Anoche le dije a Ems que iría a casa de mis abuelos, pero en realidad, iré a mi casa. A esa en la que viví con mis papás y mis hermanas. Esa en la que crecí y que ya nadie se atreve a visitar.
Nadie va allá desde hace años, así que será un buen refugio temporal. Si voy a morir, que sea ahí.
Mi aliento dibuja halos de vapor mientras camino hacia la parada del autobús, al tiempo que me permito mirar distraídamente hacia todos lados. Una extraña paz se ha instalado en mi cuerpo y no sé por qué. Todo el miedo que sentí ayer se ha esfumado y ahora me encuentro aquí, sin temerle a nada ni a nadie. Sin hacer otra cosa más que pensar en cuál será mi próximo movimiento y cuánto tardará alguien en encontrarme.
—¿A dónde crees que vas sin protección, Bess Marshall? —la familiar voz masculina a mis espaldas me pone la carne de gallina y, en ese momento, me giro sobre mis talones para toparme con la visión de Axel y Daialee de pie a pocos pasos de distancia de mí.
—¿Qué hacen aquí? —pregunto, al tiempo que un inexplicable alivio me recorre el cuerpo.
Daialee esboza una sonrisa fácil y hace una seña hacia el amuleto que llevo colgando en el cuello.
—Esa cosa no solo te oculta de los seres paranormales, sino que me permite rastrearte —dice. Suena más como la chica que conocí y menos como la adolescente asustada que fue ayer—. No íbamos a correr el riesgo de que no funcionara y te llevaran. En lo personal, los amuletos rastreadores me parecen bastante útiles. Ahora mismo puedo comprobar que lo son.
Una sonrisa tira de las comisuras de mis labios, al tiempo que Axel avanza con andar perezoso hacia mí.
—¿A dónde crees que vas sin mí, cariño? —dice, pero el alivio que se filtra en su voz es palpable.
«No esperaba encontrarte viva…», susurra la voz en mi cabeza.
Me encojo de hombros, en un gesto que pretende ser casual.
—Voy lejos de aquí —resuelvo.
—Lejos suena como un buen lugar —Daialee asiente detrás de Axel.
—Lejos suena bastante bien —Axel concuerda, y guarda silencio un momento antes de decir—: ¿Hay lugar en Lejos para una bruja irritante y un demonio sexy?
Algo dentro de mí se revuelve con violencia y, por un doloroso instante, no soy capaz de articular palabra alguna.
—Por supuesto que lo hay —digo, con la voz enronquecida por las emociones, y Axel esboza una sonrisa suave antes de ponerse de pie frente a mí y estirar una mano para revolver mi cabello.

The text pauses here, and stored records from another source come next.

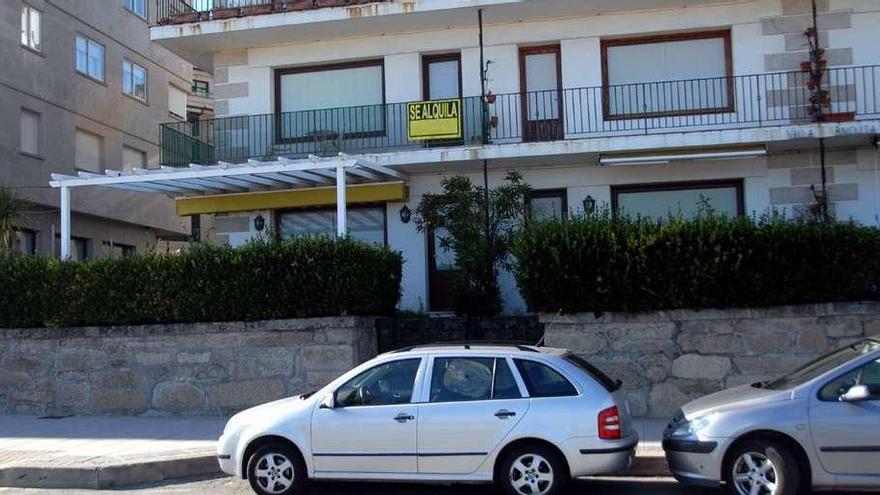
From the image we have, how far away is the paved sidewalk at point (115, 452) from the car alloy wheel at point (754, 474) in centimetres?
159

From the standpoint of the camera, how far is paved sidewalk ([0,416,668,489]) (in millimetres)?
9250

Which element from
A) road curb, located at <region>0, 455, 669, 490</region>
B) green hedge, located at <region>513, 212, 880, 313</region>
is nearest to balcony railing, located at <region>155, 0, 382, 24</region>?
green hedge, located at <region>513, 212, 880, 313</region>

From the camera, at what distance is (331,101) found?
→ 56.6ft

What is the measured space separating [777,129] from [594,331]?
17.7 feet

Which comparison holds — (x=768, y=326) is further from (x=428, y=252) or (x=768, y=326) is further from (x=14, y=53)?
(x=14, y=53)

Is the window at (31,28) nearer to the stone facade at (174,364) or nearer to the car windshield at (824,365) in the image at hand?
the stone facade at (174,364)

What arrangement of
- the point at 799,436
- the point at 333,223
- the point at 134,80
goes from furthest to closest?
the point at 134,80, the point at 333,223, the point at 799,436

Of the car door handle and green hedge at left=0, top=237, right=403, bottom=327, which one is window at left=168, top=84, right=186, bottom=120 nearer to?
green hedge at left=0, top=237, right=403, bottom=327

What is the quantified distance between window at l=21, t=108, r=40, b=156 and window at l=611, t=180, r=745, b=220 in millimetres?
14747

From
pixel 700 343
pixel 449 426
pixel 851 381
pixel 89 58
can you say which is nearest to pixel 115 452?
pixel 449 426

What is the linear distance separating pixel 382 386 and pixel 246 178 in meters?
8.50

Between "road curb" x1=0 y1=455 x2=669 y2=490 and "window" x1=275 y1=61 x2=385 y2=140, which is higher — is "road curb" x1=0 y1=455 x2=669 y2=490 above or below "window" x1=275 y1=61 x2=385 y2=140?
below

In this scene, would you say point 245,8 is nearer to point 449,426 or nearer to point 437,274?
point 437,274

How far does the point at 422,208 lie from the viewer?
49.9ft
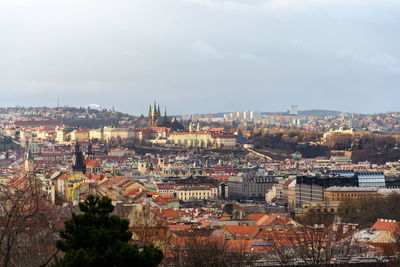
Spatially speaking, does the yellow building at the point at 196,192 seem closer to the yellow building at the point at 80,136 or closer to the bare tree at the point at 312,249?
the bare tree at the point at 312,249

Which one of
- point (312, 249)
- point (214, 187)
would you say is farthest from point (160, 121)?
point (312, 249)

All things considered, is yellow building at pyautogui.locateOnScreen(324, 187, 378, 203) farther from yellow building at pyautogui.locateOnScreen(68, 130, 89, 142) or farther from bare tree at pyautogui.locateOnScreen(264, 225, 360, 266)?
yellow building at pyautogui.locateOnScreen(68, 130, 89, 142)

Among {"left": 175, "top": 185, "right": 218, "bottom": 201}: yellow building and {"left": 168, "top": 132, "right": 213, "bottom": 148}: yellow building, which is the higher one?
{"left": 168, "top": 132, "right": 213, "bottom": 148}: yellow building

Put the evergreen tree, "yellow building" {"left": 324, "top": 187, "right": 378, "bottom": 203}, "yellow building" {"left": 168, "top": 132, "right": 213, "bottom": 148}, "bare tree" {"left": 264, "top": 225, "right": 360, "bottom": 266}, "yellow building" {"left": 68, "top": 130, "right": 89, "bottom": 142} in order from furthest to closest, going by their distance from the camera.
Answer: "yellow building" {"left": 68, "top": 130, "right": 89, "bottom": 142} < "yellow building" {"left": 168, "top": 132, "right": 213, "bottom": 148} < "yellow building" {"left": 324, "top": 187, "right": 378, "bottom": 203} < "bare tree" {"left": 264, "top": 225, "right": 360, "bottom": 266} < the evergreen tree

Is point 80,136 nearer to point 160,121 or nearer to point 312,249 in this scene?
point 160,121

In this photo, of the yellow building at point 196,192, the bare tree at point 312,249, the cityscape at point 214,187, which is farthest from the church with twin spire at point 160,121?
the bare tree at point 312,249

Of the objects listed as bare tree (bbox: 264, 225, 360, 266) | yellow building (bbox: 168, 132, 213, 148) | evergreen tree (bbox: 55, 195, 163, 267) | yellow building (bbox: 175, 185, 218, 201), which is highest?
evergreen tree (bbox: 55, 195, 163, 267)

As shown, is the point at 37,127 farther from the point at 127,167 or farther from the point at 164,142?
the point at 127,167

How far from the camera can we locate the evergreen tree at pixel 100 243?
1578 centimetres

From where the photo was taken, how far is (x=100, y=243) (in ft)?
52.6

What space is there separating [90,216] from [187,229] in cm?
2309

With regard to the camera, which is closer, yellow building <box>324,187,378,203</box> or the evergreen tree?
the evergreen tree

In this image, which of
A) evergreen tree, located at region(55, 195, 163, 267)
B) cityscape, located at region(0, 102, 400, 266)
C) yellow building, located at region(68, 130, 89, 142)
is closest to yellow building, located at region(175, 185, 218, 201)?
cityscape, located at region(0, 102, 400, 266)

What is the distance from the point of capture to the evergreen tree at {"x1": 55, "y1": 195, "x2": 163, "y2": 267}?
15781 mm
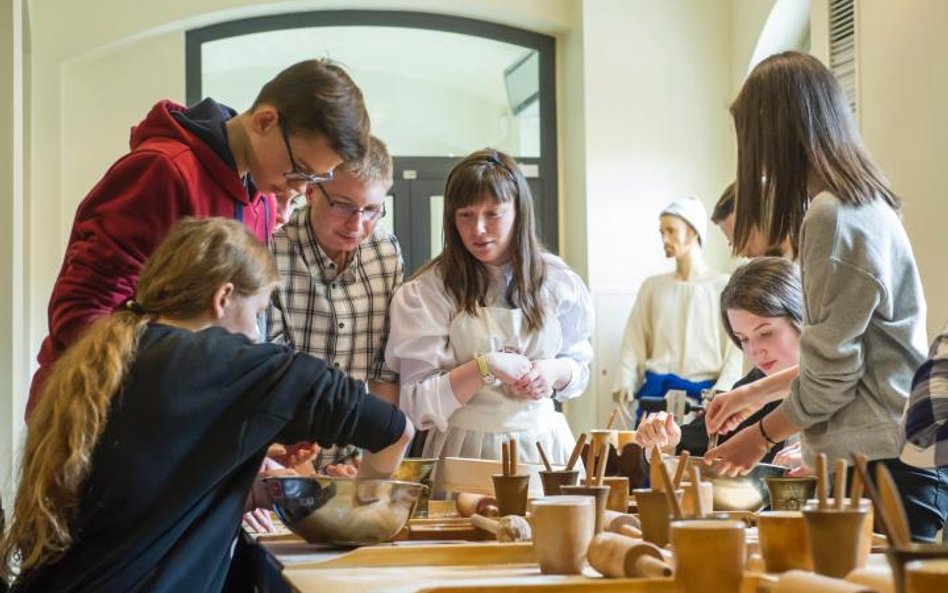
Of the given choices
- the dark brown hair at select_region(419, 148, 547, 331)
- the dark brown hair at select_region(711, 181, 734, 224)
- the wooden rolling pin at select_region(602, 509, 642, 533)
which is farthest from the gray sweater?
the dark brown hair at select_region(711, 181, 734, 224)

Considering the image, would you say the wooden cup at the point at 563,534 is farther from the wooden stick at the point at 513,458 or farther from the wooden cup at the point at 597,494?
the wooden stick at the point at 513,458

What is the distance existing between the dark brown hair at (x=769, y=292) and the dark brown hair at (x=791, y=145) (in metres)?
0.63

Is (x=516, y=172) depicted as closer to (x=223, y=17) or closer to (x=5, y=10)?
(x=5, y=10)

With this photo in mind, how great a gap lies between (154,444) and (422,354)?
115 centimetres

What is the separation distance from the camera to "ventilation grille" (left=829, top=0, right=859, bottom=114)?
548 centimetres

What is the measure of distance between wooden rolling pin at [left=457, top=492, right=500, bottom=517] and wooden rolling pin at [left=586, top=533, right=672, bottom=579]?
0.64 meters

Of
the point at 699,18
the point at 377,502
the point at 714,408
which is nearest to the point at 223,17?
the point at 699,18

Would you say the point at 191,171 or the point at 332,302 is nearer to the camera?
the point at 191,171

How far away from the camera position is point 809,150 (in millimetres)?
2174

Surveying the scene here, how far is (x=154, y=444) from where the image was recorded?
1750mm

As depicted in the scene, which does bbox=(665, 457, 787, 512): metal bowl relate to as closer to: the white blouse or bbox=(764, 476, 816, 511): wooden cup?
bbox=(764, 476, 816, 511): wooden cup

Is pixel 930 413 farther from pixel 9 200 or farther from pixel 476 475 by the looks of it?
pixel 9 200

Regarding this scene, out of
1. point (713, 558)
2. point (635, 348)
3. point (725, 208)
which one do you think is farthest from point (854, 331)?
point (635, 348)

Una sonrisa sesgada se dibuja en sus labios en ese momento y correspondo su gesto.
—Yo no voy a abandonarte, Bess —dice y su expresión se ensombrece un poco mientras habla. Mi corazón se estruja en ese momento, pero me las arreglo para esbozar una sonrisa aún más grande.
—Gracias —digo, y miro a Daialee solo para comprobar que realmente desea estar aquí.
Ella se limita a regalarme un asentimiento amable y tranquilizador. Entonces, toma una inspiración profunda.
—Vámonos de aquí —dice—. Lejos nos espera con ansias.